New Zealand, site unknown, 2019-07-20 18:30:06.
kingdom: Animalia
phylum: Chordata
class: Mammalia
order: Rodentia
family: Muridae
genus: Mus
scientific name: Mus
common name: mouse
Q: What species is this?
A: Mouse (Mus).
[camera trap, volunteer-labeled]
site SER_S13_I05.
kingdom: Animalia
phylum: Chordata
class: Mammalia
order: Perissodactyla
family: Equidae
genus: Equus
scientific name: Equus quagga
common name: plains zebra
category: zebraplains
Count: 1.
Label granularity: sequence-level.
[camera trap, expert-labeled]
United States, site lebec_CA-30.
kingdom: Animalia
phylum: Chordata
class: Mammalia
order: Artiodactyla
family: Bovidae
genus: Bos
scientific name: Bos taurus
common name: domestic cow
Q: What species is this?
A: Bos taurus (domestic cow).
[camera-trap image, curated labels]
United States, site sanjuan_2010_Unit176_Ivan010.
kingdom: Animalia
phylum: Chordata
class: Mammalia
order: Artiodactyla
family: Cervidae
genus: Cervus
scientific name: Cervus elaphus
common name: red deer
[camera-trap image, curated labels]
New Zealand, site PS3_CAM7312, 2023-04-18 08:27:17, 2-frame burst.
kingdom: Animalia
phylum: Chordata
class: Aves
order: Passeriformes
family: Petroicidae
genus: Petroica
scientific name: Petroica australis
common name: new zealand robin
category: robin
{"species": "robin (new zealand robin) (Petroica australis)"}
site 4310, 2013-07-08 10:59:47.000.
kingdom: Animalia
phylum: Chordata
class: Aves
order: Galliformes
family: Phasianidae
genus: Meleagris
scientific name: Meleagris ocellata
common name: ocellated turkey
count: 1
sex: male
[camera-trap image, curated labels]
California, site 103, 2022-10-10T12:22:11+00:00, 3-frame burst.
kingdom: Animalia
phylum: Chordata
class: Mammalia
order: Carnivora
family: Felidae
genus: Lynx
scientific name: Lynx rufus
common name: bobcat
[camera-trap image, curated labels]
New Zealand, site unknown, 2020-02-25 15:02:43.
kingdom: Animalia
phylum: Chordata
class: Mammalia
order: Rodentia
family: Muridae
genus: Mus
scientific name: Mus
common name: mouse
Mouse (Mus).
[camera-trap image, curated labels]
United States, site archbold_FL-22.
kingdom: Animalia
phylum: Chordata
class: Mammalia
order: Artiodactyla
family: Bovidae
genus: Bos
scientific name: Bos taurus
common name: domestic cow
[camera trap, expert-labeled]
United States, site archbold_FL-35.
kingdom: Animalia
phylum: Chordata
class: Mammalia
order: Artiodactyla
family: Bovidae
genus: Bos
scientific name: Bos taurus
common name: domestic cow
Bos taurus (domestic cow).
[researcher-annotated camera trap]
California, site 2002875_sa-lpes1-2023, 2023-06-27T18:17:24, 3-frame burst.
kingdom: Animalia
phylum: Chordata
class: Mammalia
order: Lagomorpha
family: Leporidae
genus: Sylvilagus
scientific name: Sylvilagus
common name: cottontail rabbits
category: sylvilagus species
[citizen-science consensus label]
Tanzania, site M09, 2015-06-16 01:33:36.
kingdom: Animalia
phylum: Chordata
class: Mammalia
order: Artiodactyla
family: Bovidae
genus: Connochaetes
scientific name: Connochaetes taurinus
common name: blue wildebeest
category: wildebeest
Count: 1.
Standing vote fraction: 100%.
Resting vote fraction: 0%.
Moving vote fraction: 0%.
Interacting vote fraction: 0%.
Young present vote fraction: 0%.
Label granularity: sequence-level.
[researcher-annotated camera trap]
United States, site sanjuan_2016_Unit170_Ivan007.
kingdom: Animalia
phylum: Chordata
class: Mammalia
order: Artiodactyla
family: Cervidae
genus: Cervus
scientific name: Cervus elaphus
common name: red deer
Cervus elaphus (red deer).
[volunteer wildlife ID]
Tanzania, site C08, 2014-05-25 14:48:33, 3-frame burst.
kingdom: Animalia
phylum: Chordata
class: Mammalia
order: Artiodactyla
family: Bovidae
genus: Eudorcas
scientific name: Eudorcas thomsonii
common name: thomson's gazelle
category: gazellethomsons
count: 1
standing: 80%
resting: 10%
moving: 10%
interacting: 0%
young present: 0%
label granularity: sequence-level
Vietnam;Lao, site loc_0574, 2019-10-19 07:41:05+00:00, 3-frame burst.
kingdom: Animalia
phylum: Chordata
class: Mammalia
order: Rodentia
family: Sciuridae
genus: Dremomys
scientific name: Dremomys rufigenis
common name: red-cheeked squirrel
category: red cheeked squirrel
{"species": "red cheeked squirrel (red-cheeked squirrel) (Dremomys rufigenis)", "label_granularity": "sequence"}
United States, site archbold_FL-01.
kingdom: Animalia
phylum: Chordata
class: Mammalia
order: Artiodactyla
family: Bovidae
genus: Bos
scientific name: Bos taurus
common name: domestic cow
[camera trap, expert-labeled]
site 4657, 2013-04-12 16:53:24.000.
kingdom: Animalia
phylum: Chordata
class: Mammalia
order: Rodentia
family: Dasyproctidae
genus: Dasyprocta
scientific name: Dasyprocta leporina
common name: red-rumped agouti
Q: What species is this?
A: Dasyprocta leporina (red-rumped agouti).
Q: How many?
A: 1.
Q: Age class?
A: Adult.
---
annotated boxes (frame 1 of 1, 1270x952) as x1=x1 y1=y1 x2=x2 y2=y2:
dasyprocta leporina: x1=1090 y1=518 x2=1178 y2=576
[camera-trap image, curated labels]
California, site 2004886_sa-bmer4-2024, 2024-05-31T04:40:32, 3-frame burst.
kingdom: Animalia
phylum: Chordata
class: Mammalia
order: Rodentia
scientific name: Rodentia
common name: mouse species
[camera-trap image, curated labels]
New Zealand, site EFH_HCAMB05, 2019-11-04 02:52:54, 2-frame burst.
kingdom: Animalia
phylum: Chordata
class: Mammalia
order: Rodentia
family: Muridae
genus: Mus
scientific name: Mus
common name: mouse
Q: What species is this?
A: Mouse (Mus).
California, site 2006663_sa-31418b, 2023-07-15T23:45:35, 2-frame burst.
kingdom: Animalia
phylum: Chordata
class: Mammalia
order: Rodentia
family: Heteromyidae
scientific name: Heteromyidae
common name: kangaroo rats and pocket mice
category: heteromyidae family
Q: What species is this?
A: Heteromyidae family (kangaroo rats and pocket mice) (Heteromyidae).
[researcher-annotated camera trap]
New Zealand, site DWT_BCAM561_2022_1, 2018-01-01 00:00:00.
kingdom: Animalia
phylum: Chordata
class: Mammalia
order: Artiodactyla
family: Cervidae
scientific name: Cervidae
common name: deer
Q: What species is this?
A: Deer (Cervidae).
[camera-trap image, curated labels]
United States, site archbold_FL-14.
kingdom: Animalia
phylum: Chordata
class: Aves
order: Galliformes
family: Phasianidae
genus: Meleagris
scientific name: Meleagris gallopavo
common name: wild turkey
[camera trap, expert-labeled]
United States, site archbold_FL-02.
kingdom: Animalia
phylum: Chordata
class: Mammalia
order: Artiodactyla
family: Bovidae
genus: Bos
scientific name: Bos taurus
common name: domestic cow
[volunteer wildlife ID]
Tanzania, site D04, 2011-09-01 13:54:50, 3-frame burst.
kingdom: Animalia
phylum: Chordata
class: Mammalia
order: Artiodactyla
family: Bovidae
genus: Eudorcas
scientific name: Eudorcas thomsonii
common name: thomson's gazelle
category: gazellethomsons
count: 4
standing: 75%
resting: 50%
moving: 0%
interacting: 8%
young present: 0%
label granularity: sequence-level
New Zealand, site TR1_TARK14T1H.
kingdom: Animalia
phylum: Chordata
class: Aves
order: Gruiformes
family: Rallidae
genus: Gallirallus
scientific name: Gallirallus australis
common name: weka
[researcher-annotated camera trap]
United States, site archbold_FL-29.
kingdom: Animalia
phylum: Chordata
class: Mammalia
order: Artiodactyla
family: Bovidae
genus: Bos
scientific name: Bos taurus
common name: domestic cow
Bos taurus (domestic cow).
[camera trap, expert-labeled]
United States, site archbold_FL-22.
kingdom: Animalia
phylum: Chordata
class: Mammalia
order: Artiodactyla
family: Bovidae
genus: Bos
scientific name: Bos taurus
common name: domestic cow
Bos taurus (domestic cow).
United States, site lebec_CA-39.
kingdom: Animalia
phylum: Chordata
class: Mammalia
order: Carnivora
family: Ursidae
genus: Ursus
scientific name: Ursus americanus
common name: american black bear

> Exercise directions:
Word for word, restate the entries from the first line to the line that has "[camera trap, volunteer-labeled]", both included, and nothing else.

> Problem solution:
New Zealand, site unknown, 2019-07-20 18:30:06.
kingdom: Animalia
phylum: Chordata
class: Mammalia
order: Rodentia
family: Muridae
genus: Mus
scientific name: Mus
common name: mouse
Q: What species is this?
A: Mouse (Mus).
[camera trap, volunteer-labeled]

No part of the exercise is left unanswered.